### Exercise directions
Using the data below, show every line where the word "California" occurs.

#### Dataset content ####

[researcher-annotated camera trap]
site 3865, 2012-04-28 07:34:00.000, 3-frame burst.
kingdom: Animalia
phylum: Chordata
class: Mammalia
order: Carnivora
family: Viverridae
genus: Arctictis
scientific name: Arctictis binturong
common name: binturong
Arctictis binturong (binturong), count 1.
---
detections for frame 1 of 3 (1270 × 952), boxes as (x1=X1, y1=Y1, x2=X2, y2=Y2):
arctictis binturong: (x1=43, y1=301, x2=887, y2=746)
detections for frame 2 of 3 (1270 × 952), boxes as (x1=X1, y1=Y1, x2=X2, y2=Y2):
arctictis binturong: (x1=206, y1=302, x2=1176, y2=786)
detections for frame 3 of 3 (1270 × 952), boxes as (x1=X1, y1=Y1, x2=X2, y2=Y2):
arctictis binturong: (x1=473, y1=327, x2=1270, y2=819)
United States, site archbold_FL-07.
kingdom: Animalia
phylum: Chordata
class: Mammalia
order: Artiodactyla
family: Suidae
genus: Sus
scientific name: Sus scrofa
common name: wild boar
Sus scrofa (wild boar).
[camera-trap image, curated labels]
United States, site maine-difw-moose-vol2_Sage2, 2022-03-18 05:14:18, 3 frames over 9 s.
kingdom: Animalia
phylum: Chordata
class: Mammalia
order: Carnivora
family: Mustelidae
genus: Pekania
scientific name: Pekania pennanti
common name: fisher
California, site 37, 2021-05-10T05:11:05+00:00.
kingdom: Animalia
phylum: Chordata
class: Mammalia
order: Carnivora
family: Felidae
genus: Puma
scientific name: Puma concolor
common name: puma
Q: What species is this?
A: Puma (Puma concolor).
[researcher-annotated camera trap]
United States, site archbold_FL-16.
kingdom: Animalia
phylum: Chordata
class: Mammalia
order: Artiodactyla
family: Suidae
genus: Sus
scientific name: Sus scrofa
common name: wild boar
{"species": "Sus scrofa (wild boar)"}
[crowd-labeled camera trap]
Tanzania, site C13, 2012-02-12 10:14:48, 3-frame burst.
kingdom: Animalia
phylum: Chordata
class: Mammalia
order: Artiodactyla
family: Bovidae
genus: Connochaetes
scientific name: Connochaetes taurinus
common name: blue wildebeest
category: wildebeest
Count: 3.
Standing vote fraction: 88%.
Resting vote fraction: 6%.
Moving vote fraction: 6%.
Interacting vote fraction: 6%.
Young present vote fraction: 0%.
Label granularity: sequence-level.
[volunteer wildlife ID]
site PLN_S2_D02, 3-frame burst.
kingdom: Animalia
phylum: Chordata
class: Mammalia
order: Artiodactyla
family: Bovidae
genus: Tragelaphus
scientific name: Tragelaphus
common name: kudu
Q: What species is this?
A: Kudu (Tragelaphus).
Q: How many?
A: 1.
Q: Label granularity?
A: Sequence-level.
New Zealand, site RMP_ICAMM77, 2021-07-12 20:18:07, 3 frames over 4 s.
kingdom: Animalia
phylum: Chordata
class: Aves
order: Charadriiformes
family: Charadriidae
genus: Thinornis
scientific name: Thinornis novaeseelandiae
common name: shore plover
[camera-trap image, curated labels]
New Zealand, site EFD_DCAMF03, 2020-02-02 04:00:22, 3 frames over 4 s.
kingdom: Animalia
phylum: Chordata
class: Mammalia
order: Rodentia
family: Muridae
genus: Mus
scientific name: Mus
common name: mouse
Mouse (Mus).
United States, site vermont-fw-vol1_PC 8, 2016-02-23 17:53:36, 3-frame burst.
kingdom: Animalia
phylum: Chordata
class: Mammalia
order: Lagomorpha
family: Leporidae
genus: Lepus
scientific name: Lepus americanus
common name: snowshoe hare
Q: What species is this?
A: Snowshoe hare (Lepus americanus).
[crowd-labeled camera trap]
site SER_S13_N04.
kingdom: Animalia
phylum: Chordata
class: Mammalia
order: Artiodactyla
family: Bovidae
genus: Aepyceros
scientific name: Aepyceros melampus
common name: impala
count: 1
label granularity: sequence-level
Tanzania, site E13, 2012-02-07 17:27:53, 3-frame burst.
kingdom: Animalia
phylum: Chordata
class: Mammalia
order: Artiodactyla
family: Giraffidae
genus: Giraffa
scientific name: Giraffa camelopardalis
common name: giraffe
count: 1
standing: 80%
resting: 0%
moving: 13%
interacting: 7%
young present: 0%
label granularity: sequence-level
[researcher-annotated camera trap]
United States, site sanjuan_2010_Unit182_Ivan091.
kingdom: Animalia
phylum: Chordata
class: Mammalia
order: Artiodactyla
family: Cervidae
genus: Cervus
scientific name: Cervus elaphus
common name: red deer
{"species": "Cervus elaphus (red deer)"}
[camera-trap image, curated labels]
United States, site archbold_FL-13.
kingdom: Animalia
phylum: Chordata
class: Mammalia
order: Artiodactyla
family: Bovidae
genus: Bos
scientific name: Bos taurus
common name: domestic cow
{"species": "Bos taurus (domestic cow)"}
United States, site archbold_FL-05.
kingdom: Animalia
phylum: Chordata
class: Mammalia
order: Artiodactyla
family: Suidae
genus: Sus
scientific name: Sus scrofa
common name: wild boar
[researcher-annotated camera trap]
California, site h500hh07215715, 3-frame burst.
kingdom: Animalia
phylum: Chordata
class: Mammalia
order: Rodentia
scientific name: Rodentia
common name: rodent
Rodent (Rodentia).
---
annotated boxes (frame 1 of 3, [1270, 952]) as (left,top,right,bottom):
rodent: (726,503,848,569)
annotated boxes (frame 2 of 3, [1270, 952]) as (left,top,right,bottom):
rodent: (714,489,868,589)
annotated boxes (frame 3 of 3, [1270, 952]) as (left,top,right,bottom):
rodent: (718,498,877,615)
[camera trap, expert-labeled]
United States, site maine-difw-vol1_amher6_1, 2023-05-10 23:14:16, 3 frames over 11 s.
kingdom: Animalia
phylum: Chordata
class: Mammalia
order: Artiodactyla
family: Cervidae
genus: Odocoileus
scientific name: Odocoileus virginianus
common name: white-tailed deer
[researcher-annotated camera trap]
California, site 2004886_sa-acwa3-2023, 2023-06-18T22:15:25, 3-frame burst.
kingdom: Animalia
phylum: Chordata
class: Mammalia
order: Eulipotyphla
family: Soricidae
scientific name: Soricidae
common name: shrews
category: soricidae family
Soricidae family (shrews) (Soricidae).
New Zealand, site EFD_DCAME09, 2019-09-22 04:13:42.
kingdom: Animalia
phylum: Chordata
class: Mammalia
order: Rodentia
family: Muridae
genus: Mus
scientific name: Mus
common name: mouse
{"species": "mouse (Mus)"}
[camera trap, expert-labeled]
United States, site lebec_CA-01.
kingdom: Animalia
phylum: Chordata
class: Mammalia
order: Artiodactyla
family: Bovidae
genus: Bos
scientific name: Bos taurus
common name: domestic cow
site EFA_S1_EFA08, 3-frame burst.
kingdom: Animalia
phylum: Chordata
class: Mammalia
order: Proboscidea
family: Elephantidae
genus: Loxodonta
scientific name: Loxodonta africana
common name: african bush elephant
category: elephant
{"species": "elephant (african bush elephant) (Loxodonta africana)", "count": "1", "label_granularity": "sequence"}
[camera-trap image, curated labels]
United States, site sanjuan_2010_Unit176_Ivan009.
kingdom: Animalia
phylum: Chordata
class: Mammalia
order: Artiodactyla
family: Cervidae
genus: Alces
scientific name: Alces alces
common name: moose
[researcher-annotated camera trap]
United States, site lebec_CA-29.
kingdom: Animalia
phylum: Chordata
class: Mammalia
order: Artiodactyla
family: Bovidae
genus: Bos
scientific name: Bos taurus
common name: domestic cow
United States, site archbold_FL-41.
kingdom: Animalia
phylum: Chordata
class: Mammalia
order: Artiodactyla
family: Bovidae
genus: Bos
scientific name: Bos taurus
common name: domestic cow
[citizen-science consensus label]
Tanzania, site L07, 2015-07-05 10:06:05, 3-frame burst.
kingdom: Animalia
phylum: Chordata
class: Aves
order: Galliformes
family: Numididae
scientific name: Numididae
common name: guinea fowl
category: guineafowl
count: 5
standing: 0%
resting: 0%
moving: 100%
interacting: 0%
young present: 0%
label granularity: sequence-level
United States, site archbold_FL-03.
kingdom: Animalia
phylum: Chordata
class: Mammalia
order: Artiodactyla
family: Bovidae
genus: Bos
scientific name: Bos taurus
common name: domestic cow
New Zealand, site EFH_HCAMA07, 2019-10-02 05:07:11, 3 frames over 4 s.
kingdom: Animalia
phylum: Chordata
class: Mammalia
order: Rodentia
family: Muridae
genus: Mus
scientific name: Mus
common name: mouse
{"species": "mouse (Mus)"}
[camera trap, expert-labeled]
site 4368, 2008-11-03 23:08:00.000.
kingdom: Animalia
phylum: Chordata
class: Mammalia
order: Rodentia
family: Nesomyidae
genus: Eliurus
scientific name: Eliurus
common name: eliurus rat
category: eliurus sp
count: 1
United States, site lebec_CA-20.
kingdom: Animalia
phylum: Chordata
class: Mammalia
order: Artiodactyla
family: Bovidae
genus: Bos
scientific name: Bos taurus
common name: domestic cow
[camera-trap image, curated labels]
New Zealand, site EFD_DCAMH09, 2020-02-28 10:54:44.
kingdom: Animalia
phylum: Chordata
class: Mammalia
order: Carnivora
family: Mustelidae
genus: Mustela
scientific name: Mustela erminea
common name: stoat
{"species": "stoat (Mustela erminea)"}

####

### Exercise answer
California, site 37, 2021-05-10T05:11:05+00:00.
California, site h500hh07215715, 3-frame burst.
California, site 2004886_sa-acwa3-2023, 2023-06-18T22:15:25, 3-frame burst.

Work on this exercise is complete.